Collaboration across disciplines is an integral part of WashU, often yielding life-changing discoveries. In 2002, when Eric Leuthardt, MD, and Dan Moran were introduced to each other by their department chairs, no one could have predicted that it would lead to a collaboration that is reshaping the future of neuroscience.
Moran, a professor of biomedical engineering at the McKelvey School of Engineering, was then a new faculty member; and Leuthardt, now a professor of neurosurgery, was a resident at the School of Medicine. What started as a mentorship quickly turned into a research partnership and a lasting friendship.
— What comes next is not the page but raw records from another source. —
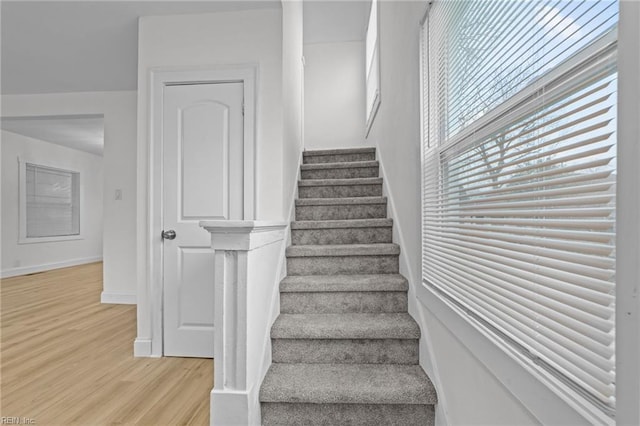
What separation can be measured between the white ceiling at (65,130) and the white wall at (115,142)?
801mm

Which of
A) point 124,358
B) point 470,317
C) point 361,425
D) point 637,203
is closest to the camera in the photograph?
point 637,203

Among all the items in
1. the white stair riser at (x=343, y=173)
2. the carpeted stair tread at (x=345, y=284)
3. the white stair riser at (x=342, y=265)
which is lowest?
the carpeted stair tread at (x=345, y=284)

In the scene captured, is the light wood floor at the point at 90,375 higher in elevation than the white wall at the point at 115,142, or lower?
lower

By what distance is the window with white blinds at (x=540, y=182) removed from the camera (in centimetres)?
A: 59

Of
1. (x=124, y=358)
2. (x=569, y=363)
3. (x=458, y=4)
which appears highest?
(x=458, y=4)

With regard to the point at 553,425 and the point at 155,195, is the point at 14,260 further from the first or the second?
the point at 553,425

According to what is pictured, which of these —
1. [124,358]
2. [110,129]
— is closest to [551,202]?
[124,358]

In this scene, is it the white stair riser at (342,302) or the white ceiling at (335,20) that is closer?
the white stair riser at (342,302)

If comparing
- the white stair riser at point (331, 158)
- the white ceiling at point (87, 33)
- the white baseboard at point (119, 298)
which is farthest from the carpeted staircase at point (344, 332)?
the white baseboard at point (119, 298)

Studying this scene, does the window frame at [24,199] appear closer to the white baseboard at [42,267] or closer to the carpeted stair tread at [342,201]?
the white baseboard at [42,267]

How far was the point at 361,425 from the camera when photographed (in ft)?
4.99

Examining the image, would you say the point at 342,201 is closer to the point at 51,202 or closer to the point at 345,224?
the point at 345,224

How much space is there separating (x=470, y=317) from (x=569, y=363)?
441 millimetres

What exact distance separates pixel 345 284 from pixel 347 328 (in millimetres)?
312
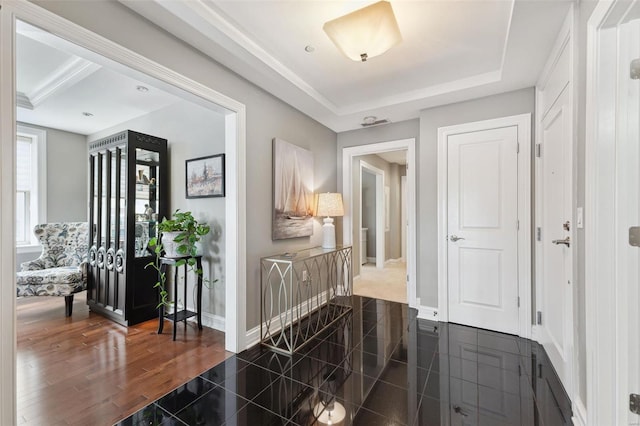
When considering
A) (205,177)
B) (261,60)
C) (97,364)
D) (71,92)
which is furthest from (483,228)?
(71,92)

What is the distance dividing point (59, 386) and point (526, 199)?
4079 millimetres

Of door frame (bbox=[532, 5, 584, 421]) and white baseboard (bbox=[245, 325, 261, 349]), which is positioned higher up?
door frame (bbox=[532, 5, 584, 421])

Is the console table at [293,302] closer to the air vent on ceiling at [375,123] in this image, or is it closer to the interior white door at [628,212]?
the air vent on ceiling at [375,123]

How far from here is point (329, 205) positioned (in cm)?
332

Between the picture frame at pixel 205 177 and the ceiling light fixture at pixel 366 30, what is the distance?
5.48ft

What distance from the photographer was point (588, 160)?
1382 millimetres

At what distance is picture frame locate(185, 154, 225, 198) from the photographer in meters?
2.84

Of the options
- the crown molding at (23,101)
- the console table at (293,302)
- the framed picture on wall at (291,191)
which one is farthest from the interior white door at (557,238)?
the crown molding at (23,101)

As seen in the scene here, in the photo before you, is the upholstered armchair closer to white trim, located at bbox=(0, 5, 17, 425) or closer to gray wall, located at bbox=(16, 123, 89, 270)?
gray wall, located at bbox=(16, 123, 89, 270)

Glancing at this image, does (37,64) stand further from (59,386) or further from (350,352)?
(350,352)

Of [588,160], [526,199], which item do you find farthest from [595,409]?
[526,199]

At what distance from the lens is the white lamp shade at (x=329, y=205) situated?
3.32 m

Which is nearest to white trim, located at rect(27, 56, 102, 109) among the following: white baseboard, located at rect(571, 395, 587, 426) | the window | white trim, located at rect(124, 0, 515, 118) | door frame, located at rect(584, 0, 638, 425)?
the window

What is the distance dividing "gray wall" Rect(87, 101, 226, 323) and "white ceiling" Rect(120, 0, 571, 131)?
86cm
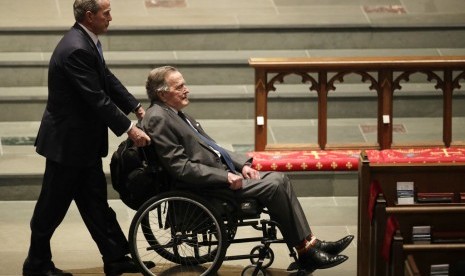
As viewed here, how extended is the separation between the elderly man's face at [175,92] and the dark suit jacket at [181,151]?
4 centimetres

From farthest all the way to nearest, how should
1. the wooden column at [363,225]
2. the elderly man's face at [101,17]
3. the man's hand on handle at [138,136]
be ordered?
the elderly man's face at [101,17] < the man's hand on handle at [138,136] < the wooden column at [363,225]

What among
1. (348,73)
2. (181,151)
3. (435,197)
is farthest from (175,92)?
(348,73)

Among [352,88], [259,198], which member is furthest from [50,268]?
[352,88]

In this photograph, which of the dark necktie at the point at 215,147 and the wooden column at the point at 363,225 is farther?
the dark necktie at the point at 215,147

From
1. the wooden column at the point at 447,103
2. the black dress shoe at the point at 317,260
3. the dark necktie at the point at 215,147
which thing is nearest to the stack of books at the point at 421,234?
the black dress shoe at the point at 317,260

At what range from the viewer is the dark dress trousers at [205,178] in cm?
632

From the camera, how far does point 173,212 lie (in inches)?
249

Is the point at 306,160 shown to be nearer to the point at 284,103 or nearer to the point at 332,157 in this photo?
the point at 332,157

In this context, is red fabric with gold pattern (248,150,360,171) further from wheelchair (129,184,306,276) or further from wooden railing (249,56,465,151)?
wheelchair (129,184,306,276)

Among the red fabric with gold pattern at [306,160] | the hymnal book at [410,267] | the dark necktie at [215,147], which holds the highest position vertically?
the dark necktie at [215,147]

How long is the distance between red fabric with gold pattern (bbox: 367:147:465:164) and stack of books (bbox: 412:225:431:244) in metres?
1.88

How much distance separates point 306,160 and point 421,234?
7.23 feet

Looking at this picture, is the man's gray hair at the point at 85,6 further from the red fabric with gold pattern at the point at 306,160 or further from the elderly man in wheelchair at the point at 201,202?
the red fabric with gold pattern at the point at 306,160

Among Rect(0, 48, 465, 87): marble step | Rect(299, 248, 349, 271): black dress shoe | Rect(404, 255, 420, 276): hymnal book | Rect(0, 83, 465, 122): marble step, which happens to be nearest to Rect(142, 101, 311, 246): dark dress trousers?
Rect(299, 248, 349, 271): black dress shoe
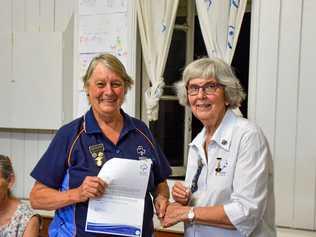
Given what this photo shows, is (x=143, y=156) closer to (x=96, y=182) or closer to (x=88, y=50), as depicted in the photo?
(x=96, y=182)

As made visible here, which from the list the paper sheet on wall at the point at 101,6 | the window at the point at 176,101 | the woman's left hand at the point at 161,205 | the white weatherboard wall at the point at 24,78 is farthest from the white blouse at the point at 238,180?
the white weatherboard wall at the point at 24,78

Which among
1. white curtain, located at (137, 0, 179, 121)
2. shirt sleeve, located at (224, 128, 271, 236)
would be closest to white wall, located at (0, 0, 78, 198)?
white curtain, located at (137, 0, 179, 121)

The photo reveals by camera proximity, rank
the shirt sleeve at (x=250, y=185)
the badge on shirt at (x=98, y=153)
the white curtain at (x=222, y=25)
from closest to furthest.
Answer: the shirt sleeve at (x=250, y=185) → the badge on shirt at (x=98, y=153) → the white curtain at (x=222, y=25)

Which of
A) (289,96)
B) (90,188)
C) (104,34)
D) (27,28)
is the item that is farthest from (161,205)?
(27,28)

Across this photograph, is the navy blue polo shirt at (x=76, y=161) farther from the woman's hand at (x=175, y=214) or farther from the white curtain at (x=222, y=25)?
the white curtain at (x=222, y=25)

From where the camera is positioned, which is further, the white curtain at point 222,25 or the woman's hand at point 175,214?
the white curtain at point 222,25

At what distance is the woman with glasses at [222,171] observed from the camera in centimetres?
140

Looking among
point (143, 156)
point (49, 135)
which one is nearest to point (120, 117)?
point (143, 156)

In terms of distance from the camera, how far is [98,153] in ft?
4.93

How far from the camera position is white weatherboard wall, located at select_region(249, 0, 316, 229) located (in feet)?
8.53

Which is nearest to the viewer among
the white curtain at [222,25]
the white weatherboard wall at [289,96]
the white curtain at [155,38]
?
the white weatherboard wall at [289,96]

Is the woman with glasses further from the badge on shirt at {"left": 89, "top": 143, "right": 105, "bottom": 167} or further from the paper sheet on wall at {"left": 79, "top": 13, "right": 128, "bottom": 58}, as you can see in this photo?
the paper sheet on wall at {"left": 79, "top": 13, "right": 128, "bottom": 58}

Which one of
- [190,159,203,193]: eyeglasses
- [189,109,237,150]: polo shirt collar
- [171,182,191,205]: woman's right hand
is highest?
[189,109,237,150]: polo shirt collar

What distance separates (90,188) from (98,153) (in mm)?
150
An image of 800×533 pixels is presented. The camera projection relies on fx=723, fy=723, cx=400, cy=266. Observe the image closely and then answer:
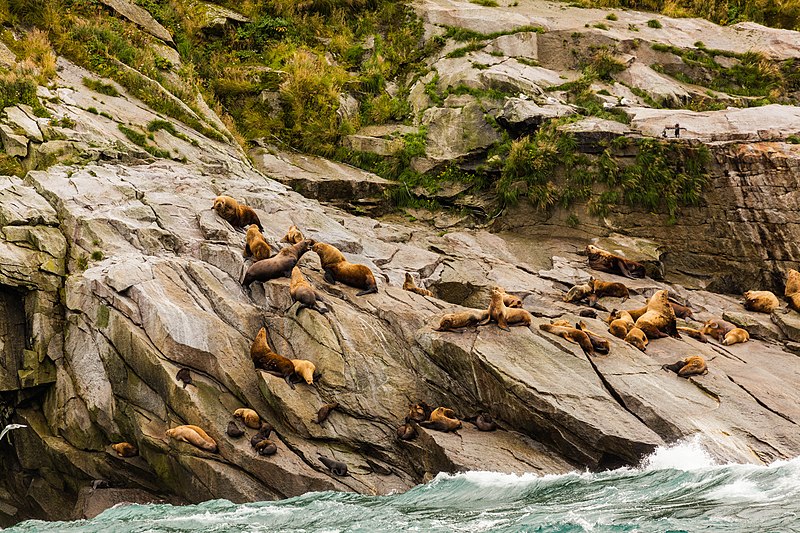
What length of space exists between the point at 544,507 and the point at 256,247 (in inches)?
312

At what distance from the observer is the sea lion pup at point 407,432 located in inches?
471

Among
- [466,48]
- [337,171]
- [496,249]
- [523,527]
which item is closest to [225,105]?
[337,171]

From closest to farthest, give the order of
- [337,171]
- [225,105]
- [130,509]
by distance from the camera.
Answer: [130,509] < [337,171] < [225,105]

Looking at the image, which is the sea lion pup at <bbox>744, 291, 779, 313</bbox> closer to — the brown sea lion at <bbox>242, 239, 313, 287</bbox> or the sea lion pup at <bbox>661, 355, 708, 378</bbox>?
the sea lion pup at <bbox>661, 355, 708, 378</bbox>

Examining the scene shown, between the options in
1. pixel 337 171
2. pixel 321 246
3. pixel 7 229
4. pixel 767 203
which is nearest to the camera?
pixel 7 229

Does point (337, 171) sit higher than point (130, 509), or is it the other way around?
point (337, 171)

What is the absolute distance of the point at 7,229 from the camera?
46.2ft

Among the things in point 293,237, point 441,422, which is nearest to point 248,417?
point 441,422

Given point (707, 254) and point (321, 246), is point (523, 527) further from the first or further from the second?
point (707, 254)

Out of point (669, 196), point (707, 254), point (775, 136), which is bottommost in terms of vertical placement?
point (707, 254)

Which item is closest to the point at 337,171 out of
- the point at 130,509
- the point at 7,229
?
the point at 7,229

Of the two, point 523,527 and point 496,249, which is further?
point 496,249

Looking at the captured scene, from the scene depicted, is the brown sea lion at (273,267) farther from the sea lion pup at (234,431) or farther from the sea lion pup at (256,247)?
the sea lion pup at (234,431)

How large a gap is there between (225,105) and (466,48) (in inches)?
391
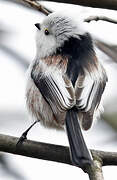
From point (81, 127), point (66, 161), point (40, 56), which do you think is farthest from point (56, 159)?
point (40, 56)

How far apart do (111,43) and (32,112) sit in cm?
84

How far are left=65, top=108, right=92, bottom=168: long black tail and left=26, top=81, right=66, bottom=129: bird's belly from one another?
0.54ft

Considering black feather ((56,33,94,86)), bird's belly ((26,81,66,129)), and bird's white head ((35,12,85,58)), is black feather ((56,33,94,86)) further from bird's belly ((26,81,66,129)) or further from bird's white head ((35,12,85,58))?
bird's belly ((26,81,66,129))

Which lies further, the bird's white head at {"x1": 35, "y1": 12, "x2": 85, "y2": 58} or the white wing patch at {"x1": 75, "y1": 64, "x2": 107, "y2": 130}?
the bird's white head at {"x1": 35, "y1": 12, "x2": 85, "y2": 58}

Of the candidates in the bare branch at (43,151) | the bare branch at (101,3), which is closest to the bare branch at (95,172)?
the bare branch at (43,151)

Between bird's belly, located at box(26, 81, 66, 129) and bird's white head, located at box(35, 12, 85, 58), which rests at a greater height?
bird's white head, located at box(35, 12, 85, 58)

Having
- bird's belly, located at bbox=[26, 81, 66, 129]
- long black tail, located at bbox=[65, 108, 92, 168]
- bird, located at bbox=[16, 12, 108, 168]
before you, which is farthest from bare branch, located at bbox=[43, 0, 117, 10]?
bird's belly, located at bbox=[26, 81, 66, 129]

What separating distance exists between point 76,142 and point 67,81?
573mm

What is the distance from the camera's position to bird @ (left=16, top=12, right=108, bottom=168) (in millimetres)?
3016

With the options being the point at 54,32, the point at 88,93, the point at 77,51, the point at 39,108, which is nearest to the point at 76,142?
the point at 88,93

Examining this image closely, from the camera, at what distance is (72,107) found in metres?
3.04

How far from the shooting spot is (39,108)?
11.1 feet

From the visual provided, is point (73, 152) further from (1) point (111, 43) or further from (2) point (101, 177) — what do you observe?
(1) point (111, 43)

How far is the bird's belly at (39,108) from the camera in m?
3.28
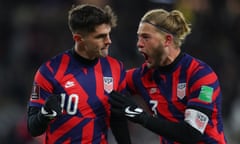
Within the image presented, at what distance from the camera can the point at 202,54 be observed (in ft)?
33.8

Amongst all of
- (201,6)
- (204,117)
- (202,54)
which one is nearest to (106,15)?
(204,117)

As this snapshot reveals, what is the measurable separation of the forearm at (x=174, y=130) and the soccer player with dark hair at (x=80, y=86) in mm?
330

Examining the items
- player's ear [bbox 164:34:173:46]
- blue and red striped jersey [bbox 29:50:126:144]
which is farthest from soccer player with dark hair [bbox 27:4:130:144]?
player's ear [bbox 164:34:173:46]

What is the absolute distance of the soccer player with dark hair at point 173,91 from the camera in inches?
235

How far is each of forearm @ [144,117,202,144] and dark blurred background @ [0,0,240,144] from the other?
4.09m

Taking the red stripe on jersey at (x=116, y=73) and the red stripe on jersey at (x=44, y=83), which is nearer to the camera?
the red stripe on jersey at (x=44, y=83)

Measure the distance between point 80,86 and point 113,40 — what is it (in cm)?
486

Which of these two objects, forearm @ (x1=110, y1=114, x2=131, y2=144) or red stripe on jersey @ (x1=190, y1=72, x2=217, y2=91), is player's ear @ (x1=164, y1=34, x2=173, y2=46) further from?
forearm @ (x1=110, y1=114, x2=131, y2=144)

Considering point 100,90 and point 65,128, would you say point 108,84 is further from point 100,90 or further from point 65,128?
point 65,128

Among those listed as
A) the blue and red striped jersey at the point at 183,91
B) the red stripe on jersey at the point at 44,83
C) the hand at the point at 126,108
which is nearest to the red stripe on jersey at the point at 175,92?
the blue and red striped jersey at the point at 183,91

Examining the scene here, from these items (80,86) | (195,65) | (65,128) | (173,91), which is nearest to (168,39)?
(195,65)

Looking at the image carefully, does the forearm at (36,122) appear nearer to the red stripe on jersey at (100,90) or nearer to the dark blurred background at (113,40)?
the red stripe on jersey at (100,90)

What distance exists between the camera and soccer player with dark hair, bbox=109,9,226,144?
235 inches

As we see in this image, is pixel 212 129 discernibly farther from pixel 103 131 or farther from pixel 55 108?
pixel 55 108
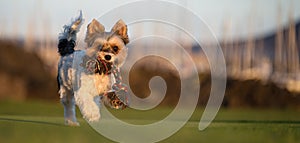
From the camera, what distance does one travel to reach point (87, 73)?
9.02 m

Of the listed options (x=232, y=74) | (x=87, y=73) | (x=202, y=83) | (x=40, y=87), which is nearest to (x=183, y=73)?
(x=202, y=83)

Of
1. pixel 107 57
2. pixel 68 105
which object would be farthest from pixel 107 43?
pixel 68 105

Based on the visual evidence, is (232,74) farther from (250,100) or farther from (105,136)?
(105,136)

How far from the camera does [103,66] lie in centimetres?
891

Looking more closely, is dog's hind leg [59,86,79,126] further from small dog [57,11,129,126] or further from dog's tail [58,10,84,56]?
dog's tail [58,10,84,56]

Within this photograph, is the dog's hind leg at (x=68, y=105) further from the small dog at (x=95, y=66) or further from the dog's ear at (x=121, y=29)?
the dog's ear at (x=121, y=29)

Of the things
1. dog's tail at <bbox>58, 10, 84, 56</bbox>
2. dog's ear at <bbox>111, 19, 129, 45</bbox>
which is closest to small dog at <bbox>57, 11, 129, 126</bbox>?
dog's ear at <bbox>111, 19, 129, 45</bbox>

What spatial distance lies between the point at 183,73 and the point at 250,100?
3359mm

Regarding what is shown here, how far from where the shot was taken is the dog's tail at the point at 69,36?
9828 mm

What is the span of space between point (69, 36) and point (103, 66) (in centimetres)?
128

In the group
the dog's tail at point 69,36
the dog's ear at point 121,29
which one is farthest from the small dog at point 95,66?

“Collaboration is key,” says Moran. “Eric and I feed off each other, then you get a gestalt. It’s not like, ‘Oh, you’re gonna do XI will do there, and we’ll put those two things together. These are daily interactions and epiphanies.
Leuthardt says he learned engineering principles from Moran, such as bioelectrical phenomena in the brain and analytical analysis. “And as a neurosurgeon,” says Leuthardt, “I think I contribute to Dan’s ideas when we think about clinical applications.”
This shared learning led the two researchers to their big idea, the IpsiHand, which makes movement possible again for patients weakened by stroke. And that’s just the beginning. The device also opens up new possibilities in neurotechnology, including redesigning neural networks that were thought to be lost.
Developed by Neurolutions, the company that Leuthardt and Moran co-founded in 2008, the IpsiHand is the first brain-computer interface to receive FDA approval for stroke and the first FDA-approved thought-controlled device. “Other brain-computer interfaces can stimulate part of the brain,” says Leuthardt, “but this is the first to decode a patient’s intentions.”
The idea for the IpsiHand, which the FDA approved in April 2021, was born out of a groundbreaking discovery. The brain has long been known to function laterally, with one side of the brain controlling movement on the opposite side of the body. So when a stroke injures the left side of the brain, motor control can be lost on the right side of the body. Leuthardt’s laboratory was the first to demonstrate that ipsilateral movement, where the movement of one side of the body is controlled by the same side of the brain, could be affected.
The breakthrough came while Leuthardt and Moran were studying motor movement in patients. “Historically, if you have an electrode array on one side of the brain, subjects make opposing movements,” Leuthardt says. “But as a check, we said, ‘Let’s do some moves on the same side,’ not expecting anything very honestly. The first glimmer that something significant was there came when my grad student called and said: “We’re looking at this patient, but that’s the weirdest thing. We’re having them use the limb on the same side, and we’re seeing signal activations.
The discoveries followed from there. Leuthardt’s lab identified how these low-frequency, ipsilateral signals could be encoded. And at Neurolutions, the next leap was the development, in conjunction with Oak Ridge National Laboratory, of an exoskeletal device – the IpsiHand – that fits on a patient’s hand and activates when these ipsilateral signals occur.
How it works? The IpsiHand is not an aid for grasping or holding objects; instead, a bigger idea is at play. When a patient who has lost movement on one side of the body uses the uninjured part of the same side of the brain to think, for example, about moving a finger, low-level ipsilateral neural signals occur, instantly activating the IpsiHand to move the finger for them. This produces a neural response from the finger that connects to the brain’s original signal, forging a new neural network for movement. “When neurons fire together, they wire together,” Moran explains. “It’s a way to train the brain.”
The success of the invention was humbling, even poignant, for Leuthardt and Moran. An example is a firefighter who had lost movement due to a stroke. After four years, he was well past the six-month threshold where motor recovery was considered possible. “He used our system,” says Leuthardt, “and after four weeks he could put his pants back on by himself, which he hadn’t been able to do for four years. And he told me, and it still chokes me a little, that he wanted to hold his wife’s hand again – and now he can.
Leuthardt and Moran’s Big Idea can lead to greater discoveries in the future. They apply what they have learned to spinal cord injury and ALS. They also hope to move from motor function – the most decodable physiology – to brain-computer interfaces that treat psychiatric disorders such as depression. But even now, their discoveries are opening up a better future for all of us, one patient at a time.